▶ 課題の目的:
本文抜粋に基づき、地震の2日目に避難所になっていた場所と、そこへ持って行った物を答えてください。

きっと今の自分がその現場にいたとしても、
当時そこに立ちすくむ人たち同様に
思考停止状態になったと思います。
あまりに衝撃過ぎたため、
これは悪い夢だから、この後きっと覚めるはず!
と思い込もうとしたんですが
まぎれもない現実なので、いつまでたっても覚める事はなく。
混沌とした中ではありましたが、
少し冷静になった大人達がまず動き出します。
ご近所付き合いもあった時代なので、
無事だった人達同士はお互いの無事を喜び、
続いて周辺の人の安否を確認しはじめます。
場所が分かっていて助けられそうな人達は隣人同士で
協力して瓦礫をのけたりしながら
救い出していました。
さらに時間が経過し、隣のマンションに寄りかかる形で
ぎりぎり倒壊を免れていた木造住宅に
大変お世話になっている近所のおばさんが残されていた為
父が助け出し、我が家に避難していただき
皆で身を寄せ合っていました。
もちろん、こんな大惨事になったら学校も仕事もSTOPです。
ネットやスマホは勿論ないので
知りたい情報を調べる事もできず、
皆、自分達で考え、判断して行動していました。
まずは各々の安否確認、食料や暖の確保、
これから数日をどうして過ごすかという事を緊急家族会議。
電気、ガス、水道は全て途絶えていたため
食料は台所から食べれる物を寄せ集め、
暖は布団や毛布でくるまってなるべく皆で寄り添うこと。
水はたまたまお風呂に溜めていたのがあったので、
それでトイレを流したり、手を洗ったり。
飲み水は冷蔵庫にあったもので取り合えず我慢。
ライフラインが断たれるのがこんなにも不便な事なのだと
思い知らされました。
特に電気と水道が使えないのは非常に困るもの。
早急な復旧を望んだけれども、
電気は結局最後まで復旧に時間がかかりました。
地震当日は自宅で過ごしました。
1日のうちに何度も余震に襲われ、我々子供は恐がるばかり。
安心させる為にと母が絵本を読み聞かせてくれ、
それが気持ち的にとても救いになりました。
2日目は近所の小学校が避難所になっていたので
そこにキャンプ用のテントを持って行く事に。
(父母は野外活動をしていたので、得意分野)
小学校ではすでに多くの避難の方がいて、
寒いだろうと先に来られていた人たちが
たき火を焚いてくれていたりしました。
火の光が温かく、寒かったけれど他の人もいて
ホッとしたのを覚えています。
テントを組み立てる時真っ暗で苦戦していたら、
面識のない人が車のライトで手元を照らしてくれました。

▶ 抽出データ:
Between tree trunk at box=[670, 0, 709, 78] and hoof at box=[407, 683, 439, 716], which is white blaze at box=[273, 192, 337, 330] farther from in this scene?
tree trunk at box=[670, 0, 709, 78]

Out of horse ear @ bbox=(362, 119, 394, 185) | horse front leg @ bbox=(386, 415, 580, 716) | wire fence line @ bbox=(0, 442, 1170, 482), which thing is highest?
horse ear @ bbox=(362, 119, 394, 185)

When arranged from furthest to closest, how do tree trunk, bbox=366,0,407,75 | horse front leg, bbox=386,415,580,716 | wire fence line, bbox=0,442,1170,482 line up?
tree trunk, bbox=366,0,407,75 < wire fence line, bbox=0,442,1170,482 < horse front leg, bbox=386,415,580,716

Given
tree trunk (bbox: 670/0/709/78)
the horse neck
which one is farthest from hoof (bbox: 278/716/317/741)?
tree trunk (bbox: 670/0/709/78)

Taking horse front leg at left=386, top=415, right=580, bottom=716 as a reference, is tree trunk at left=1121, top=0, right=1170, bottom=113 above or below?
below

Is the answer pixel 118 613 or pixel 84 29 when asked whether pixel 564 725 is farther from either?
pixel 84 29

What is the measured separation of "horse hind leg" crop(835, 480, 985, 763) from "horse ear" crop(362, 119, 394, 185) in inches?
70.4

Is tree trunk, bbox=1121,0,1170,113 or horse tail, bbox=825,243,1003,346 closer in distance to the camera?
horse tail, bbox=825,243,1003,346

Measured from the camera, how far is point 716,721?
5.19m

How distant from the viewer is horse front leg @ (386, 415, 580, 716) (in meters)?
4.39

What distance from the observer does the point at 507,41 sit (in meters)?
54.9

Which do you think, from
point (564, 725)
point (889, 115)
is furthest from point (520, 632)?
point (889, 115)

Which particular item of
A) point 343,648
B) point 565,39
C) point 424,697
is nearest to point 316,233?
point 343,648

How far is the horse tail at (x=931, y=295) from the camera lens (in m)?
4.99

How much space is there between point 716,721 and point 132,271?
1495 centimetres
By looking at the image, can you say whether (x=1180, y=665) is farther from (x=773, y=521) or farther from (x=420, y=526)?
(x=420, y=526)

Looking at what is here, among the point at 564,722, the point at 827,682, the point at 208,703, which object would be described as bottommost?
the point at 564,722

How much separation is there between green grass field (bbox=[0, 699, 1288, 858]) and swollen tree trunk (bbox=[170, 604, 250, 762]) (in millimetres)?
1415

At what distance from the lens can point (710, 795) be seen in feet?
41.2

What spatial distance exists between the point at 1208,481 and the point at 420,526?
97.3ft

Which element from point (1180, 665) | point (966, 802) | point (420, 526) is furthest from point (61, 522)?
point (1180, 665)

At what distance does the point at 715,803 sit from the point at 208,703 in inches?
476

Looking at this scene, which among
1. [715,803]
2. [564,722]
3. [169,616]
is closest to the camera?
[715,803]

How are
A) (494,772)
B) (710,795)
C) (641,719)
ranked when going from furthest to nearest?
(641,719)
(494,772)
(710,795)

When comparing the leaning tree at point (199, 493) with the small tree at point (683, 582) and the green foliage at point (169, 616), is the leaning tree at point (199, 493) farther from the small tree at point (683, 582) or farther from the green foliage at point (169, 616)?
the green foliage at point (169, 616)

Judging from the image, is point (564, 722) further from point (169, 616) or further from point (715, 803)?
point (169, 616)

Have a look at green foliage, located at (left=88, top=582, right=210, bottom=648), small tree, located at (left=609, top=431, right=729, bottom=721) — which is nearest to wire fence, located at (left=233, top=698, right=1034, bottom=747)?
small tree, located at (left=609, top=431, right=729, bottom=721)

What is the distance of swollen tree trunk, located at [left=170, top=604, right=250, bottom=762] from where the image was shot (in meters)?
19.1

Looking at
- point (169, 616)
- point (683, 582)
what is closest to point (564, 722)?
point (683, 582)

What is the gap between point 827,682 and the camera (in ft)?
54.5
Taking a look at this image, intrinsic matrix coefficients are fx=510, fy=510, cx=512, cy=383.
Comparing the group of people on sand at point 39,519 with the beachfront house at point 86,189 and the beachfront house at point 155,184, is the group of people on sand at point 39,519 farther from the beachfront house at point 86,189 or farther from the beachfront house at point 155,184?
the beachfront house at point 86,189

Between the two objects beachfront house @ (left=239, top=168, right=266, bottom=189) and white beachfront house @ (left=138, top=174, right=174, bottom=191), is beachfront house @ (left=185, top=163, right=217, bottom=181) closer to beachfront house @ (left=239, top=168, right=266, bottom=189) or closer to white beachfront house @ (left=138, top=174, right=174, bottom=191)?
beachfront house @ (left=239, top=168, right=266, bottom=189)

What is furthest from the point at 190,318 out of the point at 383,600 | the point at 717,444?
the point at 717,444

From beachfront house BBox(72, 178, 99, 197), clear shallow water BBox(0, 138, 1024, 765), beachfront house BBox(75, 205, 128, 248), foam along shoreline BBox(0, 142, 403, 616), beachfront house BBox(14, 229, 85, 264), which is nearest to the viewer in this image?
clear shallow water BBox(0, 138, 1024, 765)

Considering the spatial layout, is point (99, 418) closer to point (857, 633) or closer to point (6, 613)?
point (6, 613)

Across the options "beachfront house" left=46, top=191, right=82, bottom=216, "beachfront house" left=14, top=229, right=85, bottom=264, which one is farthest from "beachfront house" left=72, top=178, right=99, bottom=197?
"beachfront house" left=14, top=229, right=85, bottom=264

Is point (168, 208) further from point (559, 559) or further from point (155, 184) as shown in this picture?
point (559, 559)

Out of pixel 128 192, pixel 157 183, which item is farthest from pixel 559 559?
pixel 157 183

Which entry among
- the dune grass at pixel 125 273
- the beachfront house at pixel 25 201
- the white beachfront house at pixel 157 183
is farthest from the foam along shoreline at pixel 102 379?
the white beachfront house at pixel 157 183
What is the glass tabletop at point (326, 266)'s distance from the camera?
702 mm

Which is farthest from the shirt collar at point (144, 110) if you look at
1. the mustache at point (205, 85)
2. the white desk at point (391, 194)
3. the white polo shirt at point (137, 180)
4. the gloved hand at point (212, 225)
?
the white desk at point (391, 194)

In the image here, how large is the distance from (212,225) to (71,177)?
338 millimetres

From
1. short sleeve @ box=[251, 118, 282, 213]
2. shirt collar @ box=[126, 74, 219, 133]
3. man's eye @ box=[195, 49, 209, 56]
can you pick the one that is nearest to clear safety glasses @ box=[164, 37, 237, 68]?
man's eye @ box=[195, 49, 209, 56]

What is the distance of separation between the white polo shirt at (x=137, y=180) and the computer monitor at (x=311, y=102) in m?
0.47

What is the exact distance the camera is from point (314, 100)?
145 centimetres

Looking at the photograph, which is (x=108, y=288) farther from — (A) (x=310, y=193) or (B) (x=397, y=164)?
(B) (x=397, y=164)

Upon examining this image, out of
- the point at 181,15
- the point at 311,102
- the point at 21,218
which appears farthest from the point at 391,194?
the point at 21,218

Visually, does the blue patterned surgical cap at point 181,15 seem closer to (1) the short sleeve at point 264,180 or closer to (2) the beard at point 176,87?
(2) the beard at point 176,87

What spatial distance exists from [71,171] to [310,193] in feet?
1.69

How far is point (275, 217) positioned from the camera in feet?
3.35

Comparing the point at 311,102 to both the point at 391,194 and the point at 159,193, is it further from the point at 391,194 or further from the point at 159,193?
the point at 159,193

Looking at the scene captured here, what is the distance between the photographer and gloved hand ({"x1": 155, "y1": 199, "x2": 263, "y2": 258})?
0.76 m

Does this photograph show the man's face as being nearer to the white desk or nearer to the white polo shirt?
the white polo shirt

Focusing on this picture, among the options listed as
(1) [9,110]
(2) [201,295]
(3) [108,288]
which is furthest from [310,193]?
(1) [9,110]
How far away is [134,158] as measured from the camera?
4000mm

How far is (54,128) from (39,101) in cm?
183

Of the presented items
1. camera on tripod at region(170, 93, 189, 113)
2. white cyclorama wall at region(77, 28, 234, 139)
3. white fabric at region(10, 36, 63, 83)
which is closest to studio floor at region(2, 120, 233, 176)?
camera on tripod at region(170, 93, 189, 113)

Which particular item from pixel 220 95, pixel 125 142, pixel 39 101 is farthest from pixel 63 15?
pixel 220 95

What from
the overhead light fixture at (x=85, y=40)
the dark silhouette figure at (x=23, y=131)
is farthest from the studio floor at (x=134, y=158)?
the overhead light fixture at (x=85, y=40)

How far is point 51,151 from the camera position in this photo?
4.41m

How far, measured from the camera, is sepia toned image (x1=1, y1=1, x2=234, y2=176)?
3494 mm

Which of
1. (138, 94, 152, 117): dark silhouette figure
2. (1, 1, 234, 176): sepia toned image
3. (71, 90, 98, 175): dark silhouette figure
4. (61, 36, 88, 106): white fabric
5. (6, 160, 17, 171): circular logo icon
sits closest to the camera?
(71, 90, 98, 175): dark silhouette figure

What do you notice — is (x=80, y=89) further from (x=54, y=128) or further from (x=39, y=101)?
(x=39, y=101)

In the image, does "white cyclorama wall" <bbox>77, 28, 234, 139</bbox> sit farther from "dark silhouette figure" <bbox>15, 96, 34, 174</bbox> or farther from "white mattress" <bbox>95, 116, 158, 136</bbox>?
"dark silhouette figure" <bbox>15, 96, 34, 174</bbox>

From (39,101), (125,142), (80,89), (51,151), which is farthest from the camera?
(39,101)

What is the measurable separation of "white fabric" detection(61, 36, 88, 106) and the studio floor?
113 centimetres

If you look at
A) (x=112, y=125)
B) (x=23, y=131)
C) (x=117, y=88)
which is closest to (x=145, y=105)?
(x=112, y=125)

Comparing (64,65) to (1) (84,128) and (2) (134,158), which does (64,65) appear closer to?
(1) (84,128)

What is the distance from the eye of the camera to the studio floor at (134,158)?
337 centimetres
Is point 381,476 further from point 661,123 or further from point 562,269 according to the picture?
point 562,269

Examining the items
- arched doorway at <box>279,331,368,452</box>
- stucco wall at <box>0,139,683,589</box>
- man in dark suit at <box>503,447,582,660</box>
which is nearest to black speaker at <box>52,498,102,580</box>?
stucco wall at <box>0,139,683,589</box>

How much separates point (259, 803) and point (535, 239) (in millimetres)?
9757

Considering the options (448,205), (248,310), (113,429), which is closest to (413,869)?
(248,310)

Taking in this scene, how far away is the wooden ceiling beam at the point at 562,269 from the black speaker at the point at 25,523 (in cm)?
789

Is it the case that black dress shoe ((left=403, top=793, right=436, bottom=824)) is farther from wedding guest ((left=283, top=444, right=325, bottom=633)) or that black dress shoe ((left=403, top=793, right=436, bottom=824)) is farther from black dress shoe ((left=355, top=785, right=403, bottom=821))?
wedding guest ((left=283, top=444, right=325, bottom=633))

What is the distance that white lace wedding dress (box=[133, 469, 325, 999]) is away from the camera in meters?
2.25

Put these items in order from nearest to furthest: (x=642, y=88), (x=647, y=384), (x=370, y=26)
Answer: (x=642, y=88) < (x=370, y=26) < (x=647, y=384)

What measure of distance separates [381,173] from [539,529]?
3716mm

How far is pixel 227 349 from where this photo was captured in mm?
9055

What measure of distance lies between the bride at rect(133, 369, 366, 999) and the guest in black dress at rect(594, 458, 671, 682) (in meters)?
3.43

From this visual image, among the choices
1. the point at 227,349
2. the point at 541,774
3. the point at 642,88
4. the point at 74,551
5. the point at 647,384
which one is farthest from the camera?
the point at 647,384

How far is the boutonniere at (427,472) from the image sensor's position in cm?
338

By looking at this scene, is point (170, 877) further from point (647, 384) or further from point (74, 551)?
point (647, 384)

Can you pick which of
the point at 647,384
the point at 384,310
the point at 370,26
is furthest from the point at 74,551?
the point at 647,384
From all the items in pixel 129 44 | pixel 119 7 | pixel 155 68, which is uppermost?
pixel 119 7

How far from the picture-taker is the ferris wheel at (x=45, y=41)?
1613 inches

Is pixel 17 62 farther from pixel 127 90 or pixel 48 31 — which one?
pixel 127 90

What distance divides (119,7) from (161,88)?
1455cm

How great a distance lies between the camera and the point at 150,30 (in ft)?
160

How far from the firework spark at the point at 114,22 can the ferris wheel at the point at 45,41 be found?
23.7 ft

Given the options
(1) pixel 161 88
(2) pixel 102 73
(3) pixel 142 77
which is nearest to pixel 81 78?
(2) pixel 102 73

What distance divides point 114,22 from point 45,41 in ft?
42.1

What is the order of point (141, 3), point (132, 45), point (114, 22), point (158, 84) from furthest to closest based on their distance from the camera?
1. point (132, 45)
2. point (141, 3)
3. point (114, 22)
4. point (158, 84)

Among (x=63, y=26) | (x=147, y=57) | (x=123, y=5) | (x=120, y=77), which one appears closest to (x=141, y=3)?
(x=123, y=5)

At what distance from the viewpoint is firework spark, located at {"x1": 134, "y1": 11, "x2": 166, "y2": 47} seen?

▶ 解答:
避難所は近所の小学校で、キャンプ用のテントを持って行きました。